The Girl on the Train is a 2015 psychological thriller novel by British author Paula Hawkins that gives narratives from three different women about relationship troubles (caused by coercive/controlling men) and, for the main protagonist, alcoholism. The novel debuted in the number one spot on The New York Times Fiction Best Sellers of 2015 list (print and e-book) dated 1 February 2015, and remained in the top position for 13 consecutive weeks, until April 2015. In January 2016 it became the #1 best-seller again for two weeks. Many reviews referred to the book as "the next Gone Girl", referring to a popular 2012 psychological mystery, by author Gillian Flynn, with similar themes that used unreliable narrators.

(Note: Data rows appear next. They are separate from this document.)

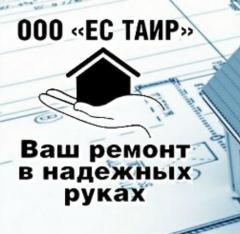 Строительная компания Ес Таир ( Будівельна компанія Єс Таір )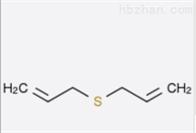 592-88-1二烯丙基硫醚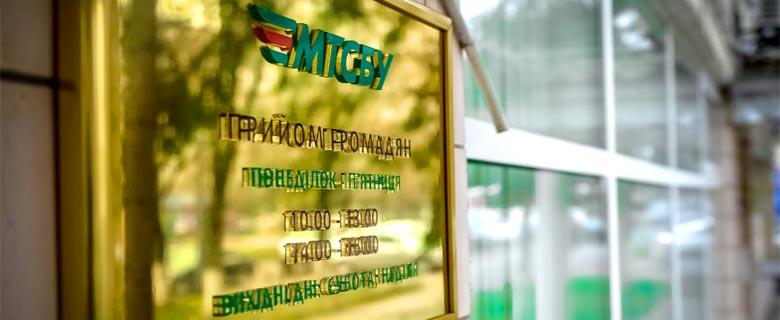 МТСБУ рассказало, как будет платить по обязательствам страховщиков-банкротов «Украина» и «Скайд»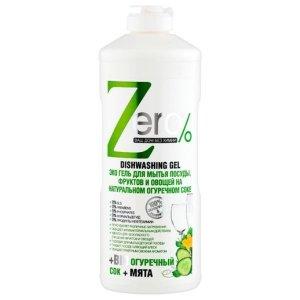 ZERO - Ekologiczny Żel do mycia naczyń warzyw, owoców
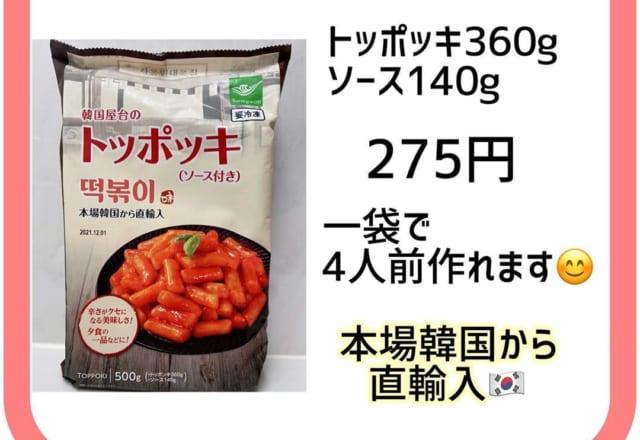 まるでお店の味!【コストコ・業スー】の「韓国グルメ」が隠れ名品!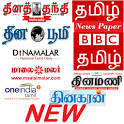 Tamil News Paper & ePapers icon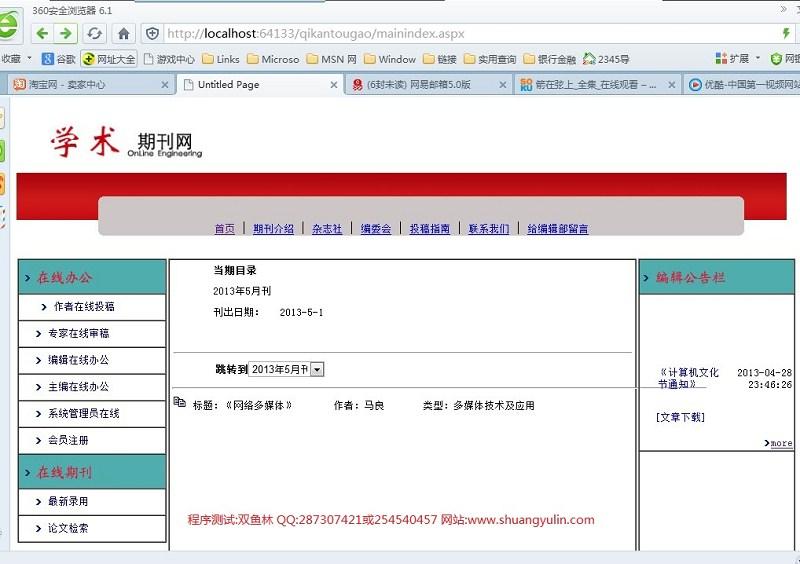 毕业论文课程设计源码实例-394asp.net基于Web的期刊稿件管理系统 截图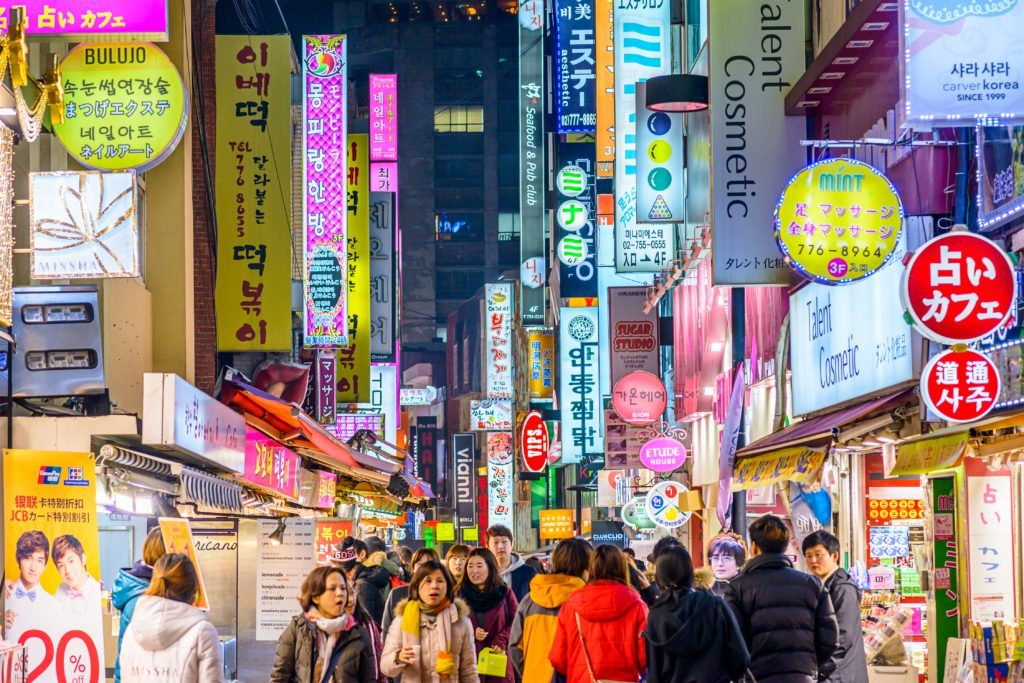 Street in Seoul, South Korea - an Element Incentive Travel Destination tip for 2017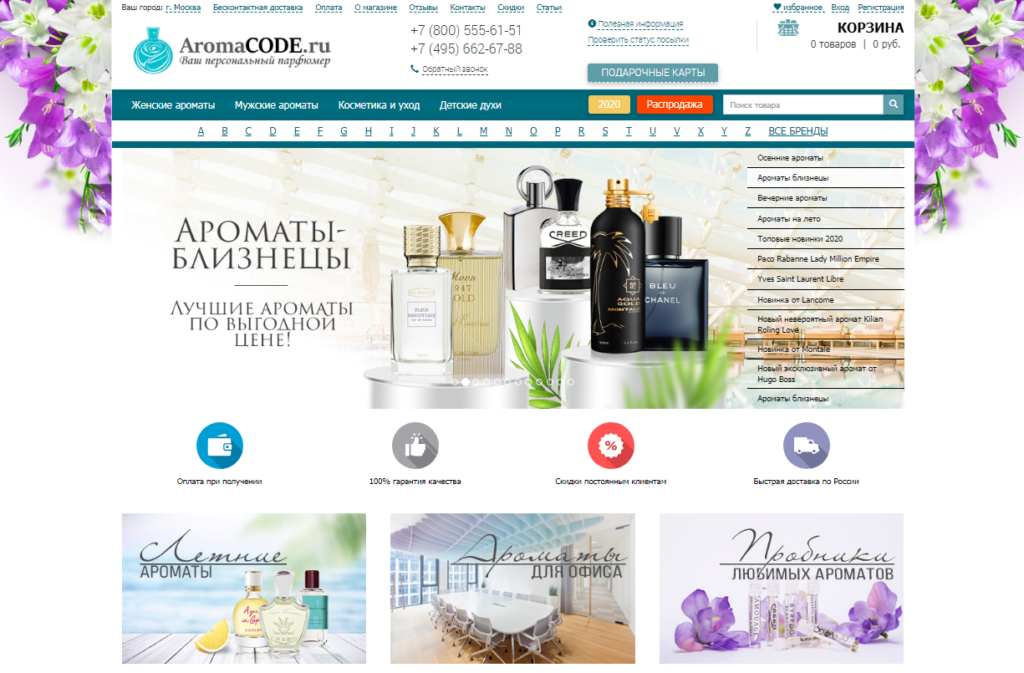 Интернет-магазин Aromacode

By early March, less than two months after its release, the novel had sold over one million copies, and an additional half million by April. It occupied the #1 spot of the UK hardback book chart for 20 weeks, the longest any book has ever held the top spot. By early August, the book had sold more than three million copies in the U.S. alone, and, by October 2016, an estimated 20 million copies worldwide; by 2021, the book had sold an estimated 23 million copies worldwide. The audiobook edition, released by Books on Tape, was narrated by Clare Corbett, Louise Brealey and India Fisher. It won the 2016 Audie Award for "Audiobook of the Year".

The film rights were acquired before the book was published, in 2014, by DreamWorks Pictures for Marc Platt Productions. The American film adaptation, starring Emily Blunt and directed by Tate Taylor, had its world premiere on 20 September 2016 in London before it had its theatrical release in the United States on 7 October.

Plot
The story is a first-person narrative told from the point of view of three women: Rachel Watson, Anna Boyd/Watson, and Megan Hipwell.

Rachel Watson is a 33-year-old alcoholic, reeling from the end of her marriage to Tom, who left her for another woman. Rachel's drinking has caused her to lose her job; she frequently binges and has blackouts. While drunk, she often harasses Tom, though she has little or no memory of these acts once she sobers up. Tom is now married to Anna Boyd and has a daughter with her, Evie – a situation that fuels Rachel's self-destructive tendencies, as it was her inability to conceive a child that began her spiral into alcoholism. Rachel follows her old routine of taking the train to and from London every day, one at 8:04 in the morning and the other at 5:56 in the evening. Her train slowly passes her old house on Blenheim Road, where Tom, Anna, and Evie now live. She also begins watching from the train an attractive couple who live a few houses away from Tom. She idealises their life (christening them "Jason" and "Jess"), though she has no idea that their life is far from perfect. The wife of the couple, Megan Hipwell ("Jess"), has a troubled past. She finds her life boring, and escapes from her troubles by taking a series of lovers. Megan has sought help by seeing a therapist, Dr. Kamal Abdic. Eventually, she reveals to him a dark secret she has never confided to anyone before.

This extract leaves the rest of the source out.